C’est gratuit, ça a du prix !

par Jacques Arfeuillère
lundi 12 novembre 2012

Un "magasin pour rien" en Alsace, des zones de gratuité qui s’ouvrent ici ou là : voilà de quoi donner de l’urticaire à cette conviction aujourd’hui si bien ancrée selon laquelle tout a un prix. Doit-on saluer ce retour -timide- du gratuit ?

Beaucoup de bonnes volontés, en effet, vous l’affirment : on ne peut faire du caritatif, du « social » dans le tout gratuit. Contre un service, un bien, il faut qu’il y ait contrepartie. Pourquoi, ajoute-t-on ? Eh bien, pour responsabiliser celui qui reçoit, pour éviter ce que l’on aime appeler, du mépris dans la voix, la dérive de l’assistanat, pour préserver un peu de la dignité de celui à qui on donne… Les bonnes raisons ne manquent pas, rarement contestées, comme ces évidences passées depuis longtemps au crible de la réalité, chacune s’installant dans le confort des raisonnements tout faits selon lesquels une aide ça se mérite, un secours, ça se gagne…

Parce qu’il y aurait de la dignité dans l’acte marchand ? Parce qu’on accepterait aujourd’hui que celui qui ne « mérite pas » n’ait rien ? Parce que la bonne volonté se compterait désormais à l’euro trébuchant ? Voilà sans doute qui expliquerait le naufrage de l’école obligatoire, voire même l’essoufflement de la sécurité sociale pour tous, ces deux Babel bâties à l’aurore des lendemains qui chantent de la Révolution puis du Conseil national de la résistance sur ce principe devenu mortifère de la totale gratuité. Voilà qui expliquerait le succès toujours grandissant de la contrepartie aux revenus minima et autres allocations qui font les gorges chaudes des orateurs rompus au libéralisme triomphant.

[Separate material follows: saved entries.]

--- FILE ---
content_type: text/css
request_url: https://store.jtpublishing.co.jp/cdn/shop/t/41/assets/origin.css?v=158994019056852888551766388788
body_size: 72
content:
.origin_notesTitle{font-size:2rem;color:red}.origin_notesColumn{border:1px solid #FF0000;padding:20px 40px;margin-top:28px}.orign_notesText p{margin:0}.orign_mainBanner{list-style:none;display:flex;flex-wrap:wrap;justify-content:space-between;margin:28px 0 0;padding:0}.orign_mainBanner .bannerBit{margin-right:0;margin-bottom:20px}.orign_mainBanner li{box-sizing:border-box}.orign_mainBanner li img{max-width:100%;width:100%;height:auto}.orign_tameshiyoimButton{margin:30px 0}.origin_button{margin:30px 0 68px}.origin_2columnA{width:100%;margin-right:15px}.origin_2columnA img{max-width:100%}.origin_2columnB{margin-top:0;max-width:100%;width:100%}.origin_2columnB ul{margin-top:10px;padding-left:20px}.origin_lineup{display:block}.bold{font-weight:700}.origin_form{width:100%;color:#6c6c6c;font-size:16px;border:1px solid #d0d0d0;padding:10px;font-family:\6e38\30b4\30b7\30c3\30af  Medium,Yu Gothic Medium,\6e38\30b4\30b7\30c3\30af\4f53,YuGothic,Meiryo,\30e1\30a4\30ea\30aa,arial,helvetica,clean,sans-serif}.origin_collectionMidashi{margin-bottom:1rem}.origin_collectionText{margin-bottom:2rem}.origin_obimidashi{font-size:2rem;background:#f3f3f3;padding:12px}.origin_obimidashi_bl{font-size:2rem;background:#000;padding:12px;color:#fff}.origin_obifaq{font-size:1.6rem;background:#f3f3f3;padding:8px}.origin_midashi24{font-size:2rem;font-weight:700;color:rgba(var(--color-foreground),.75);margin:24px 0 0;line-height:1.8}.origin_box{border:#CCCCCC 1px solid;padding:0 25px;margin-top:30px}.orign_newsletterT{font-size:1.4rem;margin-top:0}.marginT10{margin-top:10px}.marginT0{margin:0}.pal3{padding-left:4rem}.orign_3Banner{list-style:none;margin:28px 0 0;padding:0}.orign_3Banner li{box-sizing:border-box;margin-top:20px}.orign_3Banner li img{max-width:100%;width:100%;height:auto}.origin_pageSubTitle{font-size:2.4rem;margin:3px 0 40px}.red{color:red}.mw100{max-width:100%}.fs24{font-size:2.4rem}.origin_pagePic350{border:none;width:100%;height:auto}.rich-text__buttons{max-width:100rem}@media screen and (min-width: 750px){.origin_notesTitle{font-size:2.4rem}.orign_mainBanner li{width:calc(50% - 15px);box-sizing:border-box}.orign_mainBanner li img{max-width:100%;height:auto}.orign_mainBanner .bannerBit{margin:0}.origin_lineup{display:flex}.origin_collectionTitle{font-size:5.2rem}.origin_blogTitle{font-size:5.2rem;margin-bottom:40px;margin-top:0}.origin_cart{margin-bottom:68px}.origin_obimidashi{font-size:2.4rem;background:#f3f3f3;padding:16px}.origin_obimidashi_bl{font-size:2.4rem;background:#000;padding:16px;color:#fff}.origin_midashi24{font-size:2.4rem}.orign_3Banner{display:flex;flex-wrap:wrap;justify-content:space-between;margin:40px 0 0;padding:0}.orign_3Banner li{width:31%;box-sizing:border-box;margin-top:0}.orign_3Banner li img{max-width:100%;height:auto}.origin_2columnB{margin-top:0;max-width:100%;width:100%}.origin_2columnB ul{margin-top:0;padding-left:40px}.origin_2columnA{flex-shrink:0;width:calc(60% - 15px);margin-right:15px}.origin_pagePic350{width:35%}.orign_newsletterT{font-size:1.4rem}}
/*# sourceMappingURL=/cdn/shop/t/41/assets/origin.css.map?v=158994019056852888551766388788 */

Et pourtant, la gratuité affirmée en principe, ne l’a-t-elle pas été chaque fois pour énoncer un droit humain fondamental ? Contestera-t-on aujourd’hui le droit à l’éducation ou le droit à la santé ? Et n’est-ce pas le moment d’affirmer davantage le droit à la mobilité ou à la culture ? Cela peut passer aussi par la gratuité comme en témoignent les expériences du tout gratuit en matière de transport en commun. L’exemple de la communauté d’agglomération du Pays d’Aubagne est significatif : des villages désenclavés, davantage de piétons dans les centres villes, des populations qui se mélangent plus volontiers, un territoire « réanimé », les effets liés à la valorisation du transport en commun par la gratuité ne sont plus contestés. « « On pense souvent que ce qui est gratuit n’a pas de valeur, souligne le sociologue Alain Mergier, chargé d’évaluer le dispositif. Or, pour les habitants que nous avons interviewés, la gratuité produit un effet de valorisation des transports en commun et du territoire de l’agglomération.  » 

Alors quand on ouvre un « magasin pour rien » à Mulhouse qui permet à qui le veut de repartir avec trois objets choisis sans contrepartie, quand on invente ici ou là des zones de gratuité temporaire où chacun vient déposer des objets, des livres, des cd, des « biens » en somme, on ne se contente pas de redistribuer ou de lutter contre le gaspillage. On fait bien plus que cela : on affirme que la loi du marché n’a pas vocation à régler tous les échanges, on rappelle qu’il est des valeurs qui ne sont pas rattachées à un prix, on introduit de l’égalité en satisfaisant sans condition ni stigmatisation, pour tous, un besoin fondamental. Bref, on redéfinit un peu pour tous, du côté de l’humain et du partage, la notion de richesse.